• **INSTRUCTIONS FOR THE TASK**:
Reproduce the listing below, switching each occurrence of "grey fallen log" to "dark fallen log" and leaving everything else unchanged.

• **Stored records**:
• • • •

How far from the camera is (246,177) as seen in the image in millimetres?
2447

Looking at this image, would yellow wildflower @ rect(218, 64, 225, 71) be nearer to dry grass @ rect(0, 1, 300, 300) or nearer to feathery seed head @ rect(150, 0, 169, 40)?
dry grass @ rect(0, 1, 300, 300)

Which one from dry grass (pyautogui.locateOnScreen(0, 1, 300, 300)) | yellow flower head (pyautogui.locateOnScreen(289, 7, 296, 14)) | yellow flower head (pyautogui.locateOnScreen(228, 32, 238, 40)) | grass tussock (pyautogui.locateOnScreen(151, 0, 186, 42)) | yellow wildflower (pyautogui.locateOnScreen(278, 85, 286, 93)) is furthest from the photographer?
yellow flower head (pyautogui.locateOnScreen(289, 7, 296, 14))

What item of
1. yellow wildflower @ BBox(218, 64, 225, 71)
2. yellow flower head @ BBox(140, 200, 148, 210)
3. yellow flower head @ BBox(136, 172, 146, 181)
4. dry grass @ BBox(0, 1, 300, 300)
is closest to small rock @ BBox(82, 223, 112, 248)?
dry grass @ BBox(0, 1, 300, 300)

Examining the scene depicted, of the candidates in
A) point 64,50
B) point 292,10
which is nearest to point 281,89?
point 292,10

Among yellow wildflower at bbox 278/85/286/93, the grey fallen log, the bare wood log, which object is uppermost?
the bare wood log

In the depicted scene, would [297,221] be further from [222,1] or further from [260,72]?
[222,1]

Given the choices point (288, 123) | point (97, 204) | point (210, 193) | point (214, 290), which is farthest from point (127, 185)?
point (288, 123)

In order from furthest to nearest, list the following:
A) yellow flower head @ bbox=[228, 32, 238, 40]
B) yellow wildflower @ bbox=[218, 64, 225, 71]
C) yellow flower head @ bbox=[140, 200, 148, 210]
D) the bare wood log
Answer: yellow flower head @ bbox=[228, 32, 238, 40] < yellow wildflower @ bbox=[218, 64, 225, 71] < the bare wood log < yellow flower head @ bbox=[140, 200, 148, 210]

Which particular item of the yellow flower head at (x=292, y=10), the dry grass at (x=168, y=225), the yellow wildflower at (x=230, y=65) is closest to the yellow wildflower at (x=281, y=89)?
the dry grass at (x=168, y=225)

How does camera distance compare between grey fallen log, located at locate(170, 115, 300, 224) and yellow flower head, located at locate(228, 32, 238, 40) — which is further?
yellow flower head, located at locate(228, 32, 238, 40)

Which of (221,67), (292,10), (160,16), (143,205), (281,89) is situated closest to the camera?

• • • •

• **EXERCISE RESULT**:
How far from the camera is (246,177) as seen in the image in millimetres?
2447

Looking at this image, would yellow wildflower @ rect(218, 64, 225, 71) be nearer to dry grass @ rect(0, 1, 300, 300) or nearer to feathery seed head @ rect(150, 0, 169, 40)?
dry grass @ rect(0, 1, 300, 300)

Which one from dry grass (pyautogui.locateOnScreen(0, 1, 300, 300)) | yellow flower head (pyautogui.locateOnScreen(289, 7, 296, 14)) | yellow flower head (pyautogui.locateOnScreen(228, 32, 238, 40)) | grass tussock (pyautogui.locateOnScreen(151, 0, 186, 42)) | yellow wildflower (pyautogui.locateOnScreen(278, 85, 286, 93)) is furthest from the photographer?
yellow flower head (pyautogui.locateOnScreen(289, 7, 296, 14))

What item of
1. yellow wildflower @ BBox(218, 64, 225, 71)
2. yellow flower head @ BBox(140, 200, 148, 210)
3. yellow flower head @ BBox(136, 172, 146, 181)
4. dry grass @ BBox(0, 1, 300, 300)
is closest to small rock @ BBox(82, 223, 112, 248)?
dry grass @ BBox(0, 1, 300, 300)

Examining the scene depicted, of the candidates in
A) point 64,50
B) point 292,10
which is nearest to point 281,89?
point 292,10

Among yellow wildflower at bbox 278/85/286/93, the dark fallen log, the bare wood log, which object is uppermost?
the bare wood log

In the depicted scene, would [297,221] be further from [222,1] or further from [260,72]?
[222,1]

Given the choices point (288, 123) | point (97, 204) | point (210, 193) | point (214, 290), which is farthest from point (127, 185)?
point (288, 123)

In order from furthest to nearest, list the following:
A) yellow flower head @ bbox=[228, 32, 238, 40]
B) yellow wildflower @ bbox=[218, 64, 225, 71]
C) yellow flower head @ bbox=[140, 200, 148, 210]
D) the bare wood log
Answer: yellow flower head @ bbox=[228, 32, 238, 40] < yellow wildflower @ bbox=[218, 64, 225, 71] < the bare wood log < yellow flower head @ bbox=[140, 200, 148, 210]

Which particular item of the yellow flower head at (x=292, y=10), the dry grass at (x=168, y=225), the yellow wildflower at (x=230, y=65) is closest to the yellow wildflower at (x=281, y=89)?
the dry grass at (x=168, y=225)

How does camera distance compare between dark fallen log, located at locate(170, 115, 300, 224) and yellow flower head, located at locate(228, 32, 238, 40) — which is further?
yellow flower head, located at locate(228, 32, 238, 40)

Which of (221,67), (292,10), (160,16), (143,205), (281,89) is situated closest to the camera?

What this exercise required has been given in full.